I think what Fisk understands is that most “backgrounds” books are boring. Also, they don’t engage directly in the personal challenges of faith, the questions that are raised by the mystery of who Jesus is and what he was doing in his life on earth. “Norm” illuminates our thinking not simply by answers discovered, but also in the eagerness to explore every nook and cranny of the Holy Land while reading every bit of the Gospels. This is, in a sense, “narrative therapy” for real students who need to “explore” their own doubts when they engage in historical Jesus studies.
And here's my favorite bit (though I'm pretty sure the tobacco in Norm's hookah was narcotics-free):
You can tell that Fisk is not interested in comfortable, quick, or easy answers. The book points towards a sense of owning the complexity in such a way that faith continues to be an adventure. There is no taming Jesus in faith, there is no taming Jerusalem (today, right now), there is no end to the exploring. And…there is a lot of fun to be had on the way (some of it involving narcotics?).
Nijay writes with a nice touch. Still to come are his "ruminations on the genre of the Gospels." Looking forward to that.

Monday, October 3, 2011

Butler professor has kind words for Duke basketball fan

Also posting today about Hitchhiker's is James F. McGrath, Clarence L. Goodwin Chair in New Testament Language and Literature at Butler University, Indianapolis. Since my school, Duke, hung on to beat Butler for the national title in 2010, I wouldn't blame James if he tried to even the score. :) He plans to blog about the book's details throughout the week so come back for updates and my response. Meanwhile, his initial assessment includes this remark:
This is a book about exploring the intersection of faith and scholarship, and about learning to live with ambiguity and uncertainty. The first reaction of many people of faith when confronted with critical Biblical scholarship is indeed panic. And so Fisk’s sharing of such reactions, and description of the discovery of a better way, it refreshing and helpful.
UPDATE: Professor McGrath's posted part two on Tuesday (10-4). I much appreciate his attention to matters of pedagogy and to our need to honor the student's journey.
Norm’s journey serves as a helpful reminder of the fact that we all “see from somewhere” . . . And while some of us may try to stick to “just the facts” in our teaching, . . . many of our students will still be interested in whether it is possible to both study and follow. Fisk puts it this way: “Norm…refuses to choose between curiosity and conviction” (p.7). But Norm himself puts it better: “Could I be rigorously honest with the evidence and thoughtfully faithful to the tradition?” (p.16).

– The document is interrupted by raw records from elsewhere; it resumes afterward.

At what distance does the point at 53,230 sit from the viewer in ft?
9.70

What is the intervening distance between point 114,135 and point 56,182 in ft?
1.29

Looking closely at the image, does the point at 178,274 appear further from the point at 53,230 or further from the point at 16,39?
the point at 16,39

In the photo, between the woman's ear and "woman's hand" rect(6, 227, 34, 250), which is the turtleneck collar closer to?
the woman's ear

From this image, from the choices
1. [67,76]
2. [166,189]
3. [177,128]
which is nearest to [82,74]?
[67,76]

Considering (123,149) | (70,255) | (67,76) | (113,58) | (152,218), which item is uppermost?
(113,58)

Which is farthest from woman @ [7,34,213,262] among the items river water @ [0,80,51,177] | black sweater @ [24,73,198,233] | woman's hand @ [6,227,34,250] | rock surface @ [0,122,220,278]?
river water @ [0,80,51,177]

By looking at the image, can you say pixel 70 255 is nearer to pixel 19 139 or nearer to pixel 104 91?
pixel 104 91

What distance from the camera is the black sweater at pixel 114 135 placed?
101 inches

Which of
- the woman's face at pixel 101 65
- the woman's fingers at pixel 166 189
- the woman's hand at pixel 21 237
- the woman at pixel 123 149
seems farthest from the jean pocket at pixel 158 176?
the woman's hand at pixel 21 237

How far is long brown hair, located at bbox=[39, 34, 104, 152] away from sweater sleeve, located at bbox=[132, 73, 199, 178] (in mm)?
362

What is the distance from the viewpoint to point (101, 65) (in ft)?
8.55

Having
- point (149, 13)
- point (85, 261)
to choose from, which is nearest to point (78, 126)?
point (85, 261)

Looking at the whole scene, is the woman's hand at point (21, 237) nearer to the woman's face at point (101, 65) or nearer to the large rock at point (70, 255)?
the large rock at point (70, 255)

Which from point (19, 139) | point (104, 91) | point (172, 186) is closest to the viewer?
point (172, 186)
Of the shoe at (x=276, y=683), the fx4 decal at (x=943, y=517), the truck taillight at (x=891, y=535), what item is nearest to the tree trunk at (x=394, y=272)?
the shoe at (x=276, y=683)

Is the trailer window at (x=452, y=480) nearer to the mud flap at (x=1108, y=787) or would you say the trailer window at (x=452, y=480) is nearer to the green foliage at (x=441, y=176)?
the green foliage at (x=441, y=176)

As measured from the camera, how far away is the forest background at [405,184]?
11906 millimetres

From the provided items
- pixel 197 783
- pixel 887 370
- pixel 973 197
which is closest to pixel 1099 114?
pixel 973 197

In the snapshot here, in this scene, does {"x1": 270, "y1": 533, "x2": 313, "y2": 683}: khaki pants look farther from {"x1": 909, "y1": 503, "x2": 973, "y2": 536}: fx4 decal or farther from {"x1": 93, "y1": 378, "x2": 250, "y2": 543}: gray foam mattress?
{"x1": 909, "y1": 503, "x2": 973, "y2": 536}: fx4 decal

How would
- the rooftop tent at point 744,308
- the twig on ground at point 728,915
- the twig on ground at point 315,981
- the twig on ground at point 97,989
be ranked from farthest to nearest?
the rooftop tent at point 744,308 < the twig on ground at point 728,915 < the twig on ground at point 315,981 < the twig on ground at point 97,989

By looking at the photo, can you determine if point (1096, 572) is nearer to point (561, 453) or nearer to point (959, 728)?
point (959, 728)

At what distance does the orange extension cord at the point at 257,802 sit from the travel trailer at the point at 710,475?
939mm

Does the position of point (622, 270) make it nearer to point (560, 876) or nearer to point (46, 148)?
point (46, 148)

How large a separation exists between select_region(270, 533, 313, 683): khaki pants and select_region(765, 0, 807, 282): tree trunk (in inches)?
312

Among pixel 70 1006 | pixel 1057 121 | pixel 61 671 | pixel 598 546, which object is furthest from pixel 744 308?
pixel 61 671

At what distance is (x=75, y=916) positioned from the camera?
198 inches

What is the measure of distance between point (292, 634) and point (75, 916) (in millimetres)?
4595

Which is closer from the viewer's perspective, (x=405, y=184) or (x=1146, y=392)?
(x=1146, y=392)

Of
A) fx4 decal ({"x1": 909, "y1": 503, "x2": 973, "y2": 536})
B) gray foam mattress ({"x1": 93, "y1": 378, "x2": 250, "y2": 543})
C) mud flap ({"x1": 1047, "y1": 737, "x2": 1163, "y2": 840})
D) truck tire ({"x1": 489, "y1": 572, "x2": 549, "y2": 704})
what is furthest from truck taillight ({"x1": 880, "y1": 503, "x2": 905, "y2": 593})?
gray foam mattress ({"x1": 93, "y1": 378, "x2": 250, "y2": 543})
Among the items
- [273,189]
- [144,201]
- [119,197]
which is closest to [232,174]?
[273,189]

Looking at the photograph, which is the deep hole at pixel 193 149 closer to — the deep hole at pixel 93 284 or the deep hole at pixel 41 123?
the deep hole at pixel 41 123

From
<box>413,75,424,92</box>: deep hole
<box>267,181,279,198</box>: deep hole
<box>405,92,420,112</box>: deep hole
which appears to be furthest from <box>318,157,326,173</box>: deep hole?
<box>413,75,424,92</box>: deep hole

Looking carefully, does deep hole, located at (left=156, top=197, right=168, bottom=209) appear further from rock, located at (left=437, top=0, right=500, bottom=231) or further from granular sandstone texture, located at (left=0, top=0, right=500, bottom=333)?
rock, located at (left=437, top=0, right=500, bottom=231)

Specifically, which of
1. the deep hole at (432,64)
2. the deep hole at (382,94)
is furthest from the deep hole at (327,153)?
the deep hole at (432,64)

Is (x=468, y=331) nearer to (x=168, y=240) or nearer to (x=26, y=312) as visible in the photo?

Reviews of Hitchhiker's Guide from opposite sides of the globe

The "blog tour" for A Hitchhiker's Guide to Jesus posted two new reviews today.

John Byron
, of The Biblical World, posted here. Byron is Associate Professor of New Testament at Ashland Theological Seminary. This excerpt near the end of his review was particularly encouraging:
Finally, what also makes this book unique, as well as useful, is the honest way in which Norm is allowed to wrestle with the tension between faith and history, between fact and tradition. Fisk does not duck the questions that historical inquiry raises about Jesus and the gospels. Through Norm, he thinks out loud about the implications of a faith that is not always able to find the security of historical moorings. He doesn’t provide any easy answers. Readers are given the materials they need to work with, but they are left to wrestle with the answers for themselves. I think this is the way it should be.
Also blogging today was Michael Bird, over at Euangelion. Bird is Lecturer in Theology and New Testament at Crossway College in Brisbane, Australia. Although I winced when I read the word "cute," I'm glad that Michael thinks the book approaches familiar questions in a fresh way.
I have to confess that this really is a clever and cute little introduction to Jesus. Intro’s to Jesus/Gospels are fairly bountiful, so it takes a bit of straining of the grey matter to come up with something new. Fisk has done just that in this book.